Like most women, becoming a mother was a huge turning point in my life. I suddenly had to reassess everything I wanted and decide if and how I could do it with a baby. Did I want to be a stay-at-home mom? Did I want to work? Would we hire a babysitter for date nights and adult get-togethers with friends? Would I still pursue my personal callings? Of course, being me, I decided I wanted it all—motherhood, career, relationships, purpose—and I wanted it all at once.
Thankfully, I was offered a job that allowed me to do just that.
While most women have to choose between staying home or going back to work, I get to have it all, taking work home and bringing baby to the office. My job description here at YWAM Bridges of Life includes leading a Discipleship Training School, making desserts for the base cafe, and taking part in daily worship and community work. James tags along for all of this, sitting on my lap during meetings, nursing while I type one-handed emails, and napping in the baby carrier while I walk to the store.

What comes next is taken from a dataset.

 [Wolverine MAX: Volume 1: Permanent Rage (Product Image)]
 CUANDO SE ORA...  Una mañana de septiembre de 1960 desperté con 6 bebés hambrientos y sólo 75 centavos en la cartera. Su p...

As sweet as this situation is, it doesn’t come without complications.
Balance is forever an issue in our household, as we struggle to draw lines between work and family time. I oscillate between mom guilt and career guilt, convinced I’m neglecting my child or failing to live up to my personal potential. And even when everything goes smoothly (which it never does with a small child), my days often feel like a long-distance sprint. I fall into bed exhausted, just barely closing my eyes before it starts all over again.
In the good and the bad, having it all is teaching me one invaluable lesson: you have to say “no” to a lot of good things to say “yes” to the best things.
Like most Americans, I’m tempted to take a “more is more” approach to work and family life. More jobs, more relationships, more activities, more responsibility…until my body or mind gives out. This weekend, it was my body. After taking on way more cooking jobs than I should have, I got a wicked case of food poisoning. Despite sleeping next to a bucket all weekend, I actually found myself enjoying the rest and quiet time with my family.
Helpful tip: when food poisoning is a reprieve, you’re doing too much.
As I slowly eased back into work, I finally began drawing some healthy boundaries, admitting to myself and others what I could really handle. I spent more time simply playing with my son, rather than distracting him while I tried to catch up on work. I rested and had quiet times, something that rarely makes it onto my schedule.
As my priorities here become clearer, I’ve decided to say no to everything but those essentials. It goes against every grain in my work-driven body to do so, but the more I narrow my “yeses,” the more joyful and light having it all becomes.
I’m still figuring it out and fighting the urge to have it all and more more more, but that joy has become an essential marker for me. When joy leaves the building, I know it’s time to bring out the “no” card again, paring back until life comes back in balance.
Today, my balance is this: a baby on my hip, a pie in my oven, and a smile on my lips, knowing that even as I strive to have it all, I don’t have to do it all…at least not today.